[STATED TASK]: Extend the comment thread about rain shutting down Burning Man, picking up right after its final comment.

[PROVIDED PASSAGE]:
** BEGIN **

Whatever floats their boat..

Mike Bromley the Kurd
August 26, 2014 12:07 pm

….or dampens their spirits…..

Bob Shapiro
August 26, 2014 12:11 pm

Not crazy about the new blog format.

KNR
August 26, 2014 12:12 pm

self reliance, to be fair those big generators do not turn themselves on nor do all those ‘evil fossil fuel powered ‘ trucks, car etc the use to get there drive themselves.

Chris4692
August 26, 2014 12:13 pm

I suspect that everything will dry out quickly.

Jimbo
August 26, 2014 12:17 pm

Breitbart – 26 Aug 2014
In a triumph for climate change, four hundred pairs of Google Glass were ruined instantly yesterday when the heavens opened above Reno, Nevada, causing the Burning Man festival to be shut down.
http://www.breitbart.com/Breitbart-London/2014/08/26/Burning-Man-gets-rained-off-world-mourns

It’s called the weather.
Then we have this.

Emergency Management – August 26, 2014
Three straight dry winters have left several Western states with extreme drought conditions. In Nevada, the drought, extreme heat and the potential for the trend to continue has officials looking for answers.
http://www.emergencymgmt.com/training/Nevada-Project-Aims-to-Build-Resiliency-Drought.html

It’s still called the weather.

TomB
August 26, 2014 12:17 pm

You have to ~buy~ tickets to Burning Man?

Rktman
Reply to  TomB
August 27, 2014 3:38 pm

Well heck yeah. Lumber ain’t free. I believe that the organizers were granted an okay for 70,000 “counter culture” folks to attend. Who’s doing the head count, I don’t know. From the participants that, for the most part, arrive through Reno, it looks once again to be a mix of Mad Max and a Rainbow family, weed infested, orgiastic, uh, celebration. Nothing can be sold on site except ice and coffee. Weird huh. Will there be plenty of motor homes as well as artistic vehicles? Judging by the U-Haul and camper rental outlets here in town, yeah. The lots are virtually empty of campers, trucks, motor homes and vans. When they come back next week, somebody is gonna have a steady job of cleaning them all up. Glad it ain’t me.

Dave Yaussy
August 26, 2014 12:21 pm

Didn’t Willis attend this a year or so ago? It was an interesting report, as I recall.

August 26, 2014 12:27 pm

Of some intrest what is the new low/low temp to go along with the rain.
Hard to be a full bore Climate Change beliver with the temp. below record lows.

** END **

[DATASET RECORDS]:
** BEGIN **

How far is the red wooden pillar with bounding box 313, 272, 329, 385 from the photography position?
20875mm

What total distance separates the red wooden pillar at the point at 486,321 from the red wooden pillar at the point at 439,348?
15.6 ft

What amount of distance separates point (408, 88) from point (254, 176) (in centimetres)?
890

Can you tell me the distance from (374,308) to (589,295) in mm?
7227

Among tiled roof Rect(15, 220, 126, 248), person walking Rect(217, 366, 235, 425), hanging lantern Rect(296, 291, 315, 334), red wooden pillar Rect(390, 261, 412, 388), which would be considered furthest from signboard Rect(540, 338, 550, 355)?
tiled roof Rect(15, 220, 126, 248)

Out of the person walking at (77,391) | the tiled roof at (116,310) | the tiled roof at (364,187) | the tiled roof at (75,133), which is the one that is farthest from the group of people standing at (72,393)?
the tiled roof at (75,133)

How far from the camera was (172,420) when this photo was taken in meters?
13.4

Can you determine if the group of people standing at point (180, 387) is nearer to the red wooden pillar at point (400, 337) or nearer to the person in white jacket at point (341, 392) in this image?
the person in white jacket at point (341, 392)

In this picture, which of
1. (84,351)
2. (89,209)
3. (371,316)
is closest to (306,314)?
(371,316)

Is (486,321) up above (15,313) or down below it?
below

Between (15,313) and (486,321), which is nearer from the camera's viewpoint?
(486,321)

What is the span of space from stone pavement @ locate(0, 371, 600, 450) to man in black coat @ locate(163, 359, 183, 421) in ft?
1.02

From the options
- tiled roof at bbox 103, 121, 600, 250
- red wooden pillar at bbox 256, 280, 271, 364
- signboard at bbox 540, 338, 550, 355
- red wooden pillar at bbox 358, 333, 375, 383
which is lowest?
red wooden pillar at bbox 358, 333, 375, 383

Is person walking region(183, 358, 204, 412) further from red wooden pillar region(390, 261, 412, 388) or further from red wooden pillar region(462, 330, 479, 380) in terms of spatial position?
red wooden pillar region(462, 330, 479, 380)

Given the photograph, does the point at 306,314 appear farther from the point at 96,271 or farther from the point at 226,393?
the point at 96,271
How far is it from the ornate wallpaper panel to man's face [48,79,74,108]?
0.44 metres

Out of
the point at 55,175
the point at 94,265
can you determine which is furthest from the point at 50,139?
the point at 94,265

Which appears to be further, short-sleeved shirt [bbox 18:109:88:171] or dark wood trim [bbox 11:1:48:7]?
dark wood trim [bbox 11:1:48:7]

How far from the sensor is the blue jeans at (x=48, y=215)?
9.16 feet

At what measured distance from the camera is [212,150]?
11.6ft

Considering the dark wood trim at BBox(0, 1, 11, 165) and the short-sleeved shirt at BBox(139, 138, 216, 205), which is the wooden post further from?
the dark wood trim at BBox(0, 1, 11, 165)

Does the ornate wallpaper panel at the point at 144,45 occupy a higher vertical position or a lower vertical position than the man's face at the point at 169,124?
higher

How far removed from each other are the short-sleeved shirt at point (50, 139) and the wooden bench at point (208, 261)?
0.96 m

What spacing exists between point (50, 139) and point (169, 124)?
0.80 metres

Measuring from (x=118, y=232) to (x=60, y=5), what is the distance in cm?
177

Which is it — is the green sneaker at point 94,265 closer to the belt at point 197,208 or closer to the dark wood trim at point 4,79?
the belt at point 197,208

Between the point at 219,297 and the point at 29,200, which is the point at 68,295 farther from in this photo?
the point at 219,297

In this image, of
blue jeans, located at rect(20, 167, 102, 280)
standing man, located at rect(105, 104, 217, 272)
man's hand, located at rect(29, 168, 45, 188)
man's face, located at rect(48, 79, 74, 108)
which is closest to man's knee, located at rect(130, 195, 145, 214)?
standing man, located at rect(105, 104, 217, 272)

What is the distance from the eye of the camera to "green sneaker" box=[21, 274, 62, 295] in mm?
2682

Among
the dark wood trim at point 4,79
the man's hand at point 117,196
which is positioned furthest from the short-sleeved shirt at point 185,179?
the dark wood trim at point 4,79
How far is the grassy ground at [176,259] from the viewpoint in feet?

** END **

[THE ANSWER]:
August 26, 2014 12:31 pm

Now be sure to not say a word about all the “CO2” burned by the cars, trucks and assorted combustion engines used to get the naked boosed up hippie’s to this location out in the desert. Not to mention the enviromental damage done by this collection of kook kanker klouds.

August 26, 2014 12:31 pm

Hey, I survived BM2012. If there is such a creature as a stereotypical BM member, then it was a lot of them that welcomed this old ‘square’ skeptical engineer and my fellow engineer associates. Given the appropriate opportunity I would eagerly go again.
John

Tommy
Reply to  John Whitman
August 27, 2014 7:42 am

Have you checked out regional burns? Smaller scale, but still awesome.

August 26, 2014 12:32 pm

If you watch the documentary movie about Burning Man “Spark: A Burning Man Story,” you will see that there is a huge infrastructure here. People are planning it all year long, and spend months setting it up. So it’s no surprise that there would be some high ticket prices.

August 26, 2014 12:35 pm

Surely, for something so “green” and “back to nature”, the weather doesn’t matter? Or – is it only for the money?

August 26, 2014 12:38 pm

Hey – they could call it “Drowning Man”!

DirkH
August 26, 2014 12:39 pm

TomB
August 26, 2014 at 12:17 pm
“You have to ~buy~ tickets to Burning Man?”
Yes, and wikipedia has the history of prices. THey look like Weimar hyperinflation.

Resourceguy
August 26, 2014 12:41 pm

Next time just leave the gate open and set up a webcam. It would be very entertaining to watch the resulting mud fest and stuck vehicle parade. Great Basin muds are special–it’s where kitty litter comes from.

Ack
August 26, 2014 12:41 pm

Nothing “unusual” about an august rain storm in the desert west.

DirkH
August 26, 2014 12:42 pm

At Burning Man, they have this notion of “giving”; and for every “giving” there must obviously be a “taking”…

August 26, 2014 12:47 pm

Druids used to burn gigantic effigies of Man. Stuffed with people burning alive. No wonder Californian crowd of rich socialist vulgarians is fond of this ceremony.

August 26, 2014 12:59 pm

Burning Man is like Earth Hour, the Prius, alternative energies and climate conferences. It requires lots and lots and lots of fossil fuels in order to happen. And I think I left out a couple of “lots”.
Btw, this is supposed to be our dry time in Northern NSW, especially with an “incipient” El Nino. We’re drenched.

Robert Wykoff
August 26, 2014 1:02 pm

I was working in Empire when Burning man first started. It is funny over the decades I always hear young people say “I have been to the burn 6 times, but I stopped going because it is just not the same anymore”. I just heard that again the other day, and can’t tell you how many times I have heard it over the years. I always chuckle and say, my 6th time was in the 1990s, and the first burning man I went to had 300 people who were shooting 50 caliber tracer rounds all over the place

Frank Kotler
August 26, 2014 1:09 pm

I seem to remember some mud at Woodstock, too. Does anyone remember the smell?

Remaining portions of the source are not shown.